BA CHIEF LETS FLY AT SECURITY CHECKS
An airline pilot and a Yemeni student should not be subject to the same airport security checks, the chairman of British Airways, Sir Martin Brought, has said, calling for “security light” lanes for trusted frequent flyers.

SYSTEM BRED TEPCO’S COSY LINKS TO WATCHDOGS
When an American whistleblower told Japanese nuclear regulators in 2000 that Tokyo Electric Power had been hiding safety violations at its atomic plants, the regulator assigned the task of investigating to the entity that knew the plants best: Tepco itself. Evidence later emerged that it had falsified inspection data.

The guardian

GEITHNER SAYS THERE IS “NO RISK” OF A DOWNGRADE FOR THE US ECONOMY
Tim Geithner, the US treasury secretary, shrugged off warnings from a leading ratings agency about the US public finances as he sought to reassure Wall Street that the world’s biggest economy would be able to maintain its highly prized AAA rating. Geithner said there was “no risk” of a downgrade.

IRISH BANKING COLLAPSE CAUSED BY GREED AND COMPLICIT SAYS REPORT
Bankers taking risks on a “almost unbelievable” scale, a complicit public willing to “let the good times roll” and a lack of regulation combined to cause the collapse of the Irish banking system, a government-commissioned report concludes. The nine-month inquiry was by Finnish finance expert Peter Nyberg.

The Daily Telegraph

OIL DIPS BELOW $120 ON DEMAND FEARS
Oil fell below $120 per barrel for the first time in two weeks, after worries that high crude costs could destroy demand and damage growth. Warnings came last week from the International Energy Agency, the US Energy Information Administration and Opec, the oil producers’ cartel, that they had begun to see the first signs of a downturn in consumption of oil.

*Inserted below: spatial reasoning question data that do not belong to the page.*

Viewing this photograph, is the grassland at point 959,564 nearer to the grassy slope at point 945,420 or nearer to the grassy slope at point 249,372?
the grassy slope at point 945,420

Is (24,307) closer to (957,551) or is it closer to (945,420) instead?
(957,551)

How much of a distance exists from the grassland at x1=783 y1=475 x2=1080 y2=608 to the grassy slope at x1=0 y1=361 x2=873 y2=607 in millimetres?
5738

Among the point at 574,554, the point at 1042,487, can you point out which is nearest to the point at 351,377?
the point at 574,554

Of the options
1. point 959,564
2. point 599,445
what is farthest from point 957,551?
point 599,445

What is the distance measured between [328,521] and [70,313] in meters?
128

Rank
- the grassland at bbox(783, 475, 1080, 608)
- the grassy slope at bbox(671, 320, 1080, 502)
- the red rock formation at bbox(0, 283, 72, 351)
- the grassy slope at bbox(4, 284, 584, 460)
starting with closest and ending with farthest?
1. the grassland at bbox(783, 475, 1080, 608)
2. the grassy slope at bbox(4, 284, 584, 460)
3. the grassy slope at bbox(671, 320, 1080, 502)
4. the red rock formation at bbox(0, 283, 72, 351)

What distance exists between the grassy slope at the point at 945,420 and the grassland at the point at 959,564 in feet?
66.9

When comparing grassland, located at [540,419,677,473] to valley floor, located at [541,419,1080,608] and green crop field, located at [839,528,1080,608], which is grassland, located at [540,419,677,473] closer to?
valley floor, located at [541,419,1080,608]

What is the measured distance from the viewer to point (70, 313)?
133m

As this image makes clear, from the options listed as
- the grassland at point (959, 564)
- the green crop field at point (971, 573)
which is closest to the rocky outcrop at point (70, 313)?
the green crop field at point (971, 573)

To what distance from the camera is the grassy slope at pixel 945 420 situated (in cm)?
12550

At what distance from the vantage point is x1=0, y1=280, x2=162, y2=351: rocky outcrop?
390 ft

JAGUAR LAND ROVER PLANS ASSEMBLY PLANT IN CHINA
Jaguar Land Rover is hoping to set up an assembly plant in China, its chief executive said yesterday at the Shanghai Auto show. The company, which doubled its sales to 27,000 cars in China last year, is “still in discussions” with a range of potential Chinese partners, said Dr Ralf Speth.

WALL STREET JOURNAL

GE PUTS CONDITIONS ON OPTIONS GRANTED TO IMMELT
Responding to shareholder criticism, General Electric agreed to put new conditions on 2m stock options granted to Chief Executive Jeff Immelt a year ago. The options, which GE says were valued at $7.4m when granted in March 2010, will now only vest if the company successfully boosts its industrial businesses and delivers shareholder returns, including stock appreciation and dividends, that are as good or better than those of the Standard & Poor’s 500-stock index.

TOYOTA EXTENDS NORTH AMERICAN OUTPUT CUTS
Toyota will extend North American production cuts through 3 June to preserve parts. Toyota will operate its plants only on Tuesday, Wednesday and Thursday, bringing production to 50 per cent of normal volume.